Seyyar M et al.19 exhibited markedly elevated pathological complete response rates in patients with superior combined immune–nutritional scores, hence reinforcing the significance of systemic inflammatory indicators in treatment efficacy. The treatment outcomes in this study aligned with this trend, demonstrating significantly improved therapeutic responses in patients with elevated HALP scores and a greater incidence of unsatisfactory responses or early progression in those with low HALP scores.
Survival data from Jiang T et al.20 and Lou C et al.21 shown enhanced overall and progression-free survival in patients with elevated HALP scores, hence affirming its prognostic significance. Nevertheless, conflicting results have been documented. Alandağ C et al.22 determined that HALP was not a prognostic indicator in early-stage triple-negative breast cancer, indicating that its predictive significance may differ based on tumor subtype and illness stage.
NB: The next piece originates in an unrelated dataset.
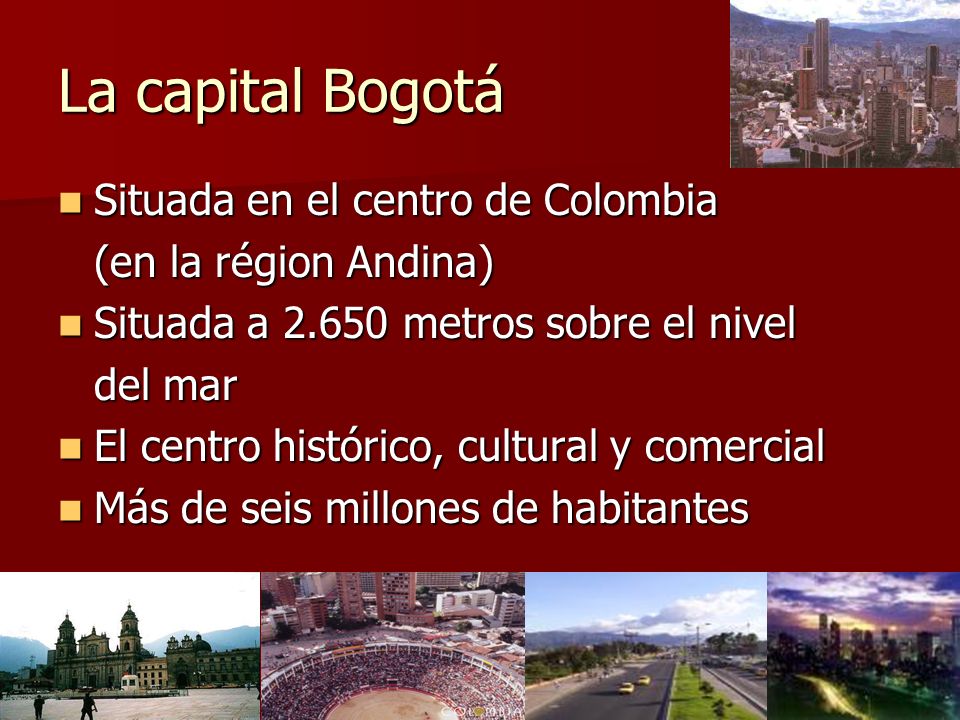 La capital Bogotá Situada en el centro de Colombia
The persistent correlation identified between low HALP scores and negative clinical characteristics in this investigation underscores the potential value of HALP as a supplementary biomarker. By incorporating indicators of nutrition, immunology, and inflammation, HALP may assist doctors in the early identification of high-risk patients, thereby informing decisions related to enhanced monitoring, supportive care, or nutritional therapies.
The study was limited by its restricted sample size and brief follow-up period, potentially hindering the generalizability of the results. Laboratory discrepancies, absence of long-term outcome evaluations, and the impact of unquantified dietary or inflammatory variables may also compromise the precision and clinical interpretation of the HALP score.
The HALP score serves as a simple, cost-effective, and valuable prognostic indicator in breast cancer. Reduced HALP values were significantly correlated with increased tumor size, advanced stage, lymph node involvement, elevated histological grade, and diminished treatment response, signifying more aggressive disease characteristics. Conversely, elevated HALP scores were associated with improved physiological condition and more advantageous treatment results. The HALP score, derived from commonly conducted laboratory testing, can be easily integrated into standard clinical evaluations. Its utilization may improve early risk assessment, facilitate treatment planning, and assist in directing personalized management of breast cancer patients.